### Exercise brief:
Every record, apart from its pictures, should be repeated exactly.

──────── Dataset content

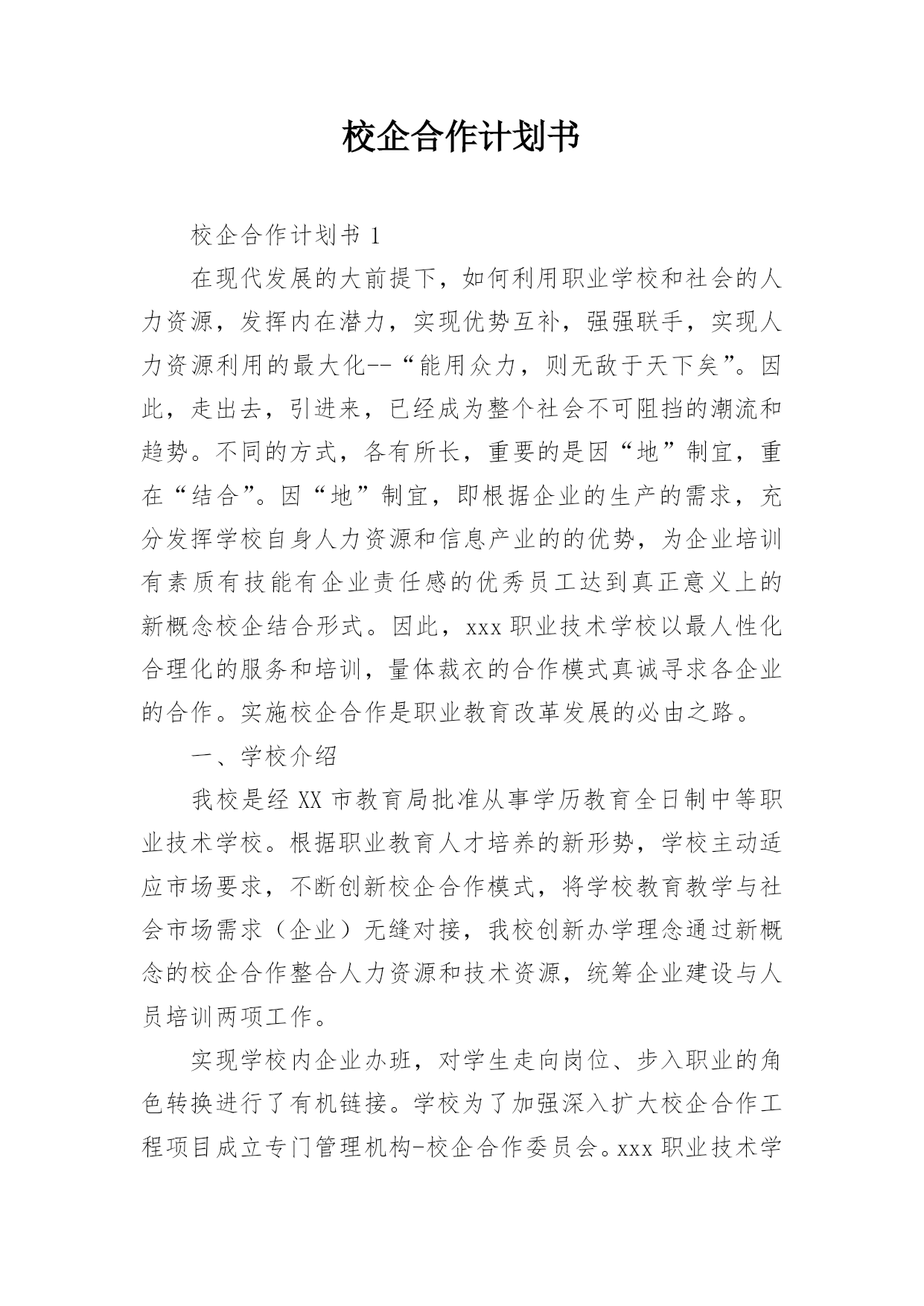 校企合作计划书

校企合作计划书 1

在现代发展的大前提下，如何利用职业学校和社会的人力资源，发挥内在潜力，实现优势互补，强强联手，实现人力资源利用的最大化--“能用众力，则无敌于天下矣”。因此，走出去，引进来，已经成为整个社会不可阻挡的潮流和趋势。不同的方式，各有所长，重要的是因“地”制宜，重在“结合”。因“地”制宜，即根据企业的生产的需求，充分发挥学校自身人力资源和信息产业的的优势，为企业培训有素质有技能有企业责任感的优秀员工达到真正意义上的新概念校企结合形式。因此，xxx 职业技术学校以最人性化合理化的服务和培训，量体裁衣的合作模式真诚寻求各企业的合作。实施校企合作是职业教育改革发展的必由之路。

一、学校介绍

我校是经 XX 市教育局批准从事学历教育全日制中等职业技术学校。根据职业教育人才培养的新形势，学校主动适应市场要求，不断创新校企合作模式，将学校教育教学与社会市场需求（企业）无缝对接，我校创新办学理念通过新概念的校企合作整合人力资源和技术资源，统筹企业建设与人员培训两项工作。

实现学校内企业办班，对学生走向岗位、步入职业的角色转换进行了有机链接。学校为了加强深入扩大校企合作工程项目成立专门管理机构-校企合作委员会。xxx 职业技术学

────────────────

### Exercise output:
 校企合作计划书

校企合作计划书 1

在现代发展的大前提下，如何利用职业学校和社会的人力资源，发挥内在潜力，实现优势互补，强强联手，实现人力资源利用的最大化--“能用众力，则无敌于天下矣”。因此，走出去，引进来，已经成为整个社会不可阻挡的潮流和趋势。不同的方式，各有所长，重要的是因“地”制宜，重在“结合”。因“地”制宜，即根据企业的生产的需求，充分发挥学校自身人力资源和信息产业的的优势，为企业培训有素质有技能有企业责任感的优秀员工达到真正意义上的新概念校企结合形式。因此，xxx 职业技术学校以最人性化合理化的服务和培训，量体裁衣的合作模式真诚寻求各企业的合作。实施校企合作是职业教育改革发展的必由之路。

一、学校介绍

我校是经 XX 市教育局批准从事学历教育全日制中等职业技术学校。根据职业教育人才培养的新形势，学校主动适应市场要求，不断创新校企合作模式，将学校教育教学与社会市场需求（企业）无缝对接，我校创新办学理念通过新概念的校企合作整合人力资源和技术资源，统筹企业建设与人员培训两项工作。

实现学校内企业办班，对学生走向岗位、步入职业的角色转换进行了有机链接。学校为了加强深入扩大校企合作工程项目成立专门管理机构-校企合作委员会。xxx 职业技术学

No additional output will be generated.